Many women are indoctrinated as "little princesses" looking for Mr. Charming to sweep them off their feet and take care of them for the rest of their life. This dependency has roots in the nature of work and problem solving. Primal work was obviously excruciatingly physical. Men and women are built biologically differently. The majority of men were better suited to do the literal heavy lifting at the dawn of our human race, and women as the birth givers, were stationed at home.
The nature of problem solving, however, has changed!
And it is continuing to change rapidly! We could, within a short time frame, live in a world where AIs are solving problems with greater speed and skill than we ever could with a human brain alone, leaving us open to explore our greater creativity and empathy as a humanity; a more feminine consciousness.

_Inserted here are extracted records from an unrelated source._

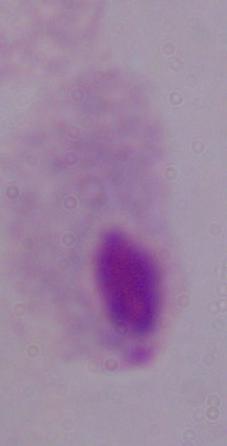
Summary:
  - Magnification: 1000x
  - Modality: photomicrograph
  - Identification: trichomonad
State which cell type is depicted.
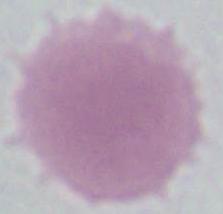

This is an erythrocyte.

modality: micrograph
magnification: 1000x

Roles in our world should evolve alongside our capability to solve problems, and yet, many gender dynamics stay stationary, perpetuating inequality.
We can begin to eliminate repression through open conversation and innovation. That is why I share my story. That is why nothing could stop any of you, any of you who choose the path, from becoming an entrepreneur and solving the hardest, most challenging problems in the world today!
These issues will not be resolved in a day, but when you live your dream and find your bliss, it is easy to see beauty in yourself, in others, in everything.
You are not your labels! You are all beautiful! So go out there, and make your own name!
And no matter what anyone else tells you, what anyone tries to project on you to bring you up or hold you down, remember to stay grounded. Choose to own your path and follow the breath you came from, the very essence of joy into a future we can all appreciate.
**All Steem from this post will go directly toward supporting Hurricane Irma Relief Efforts in the BVI.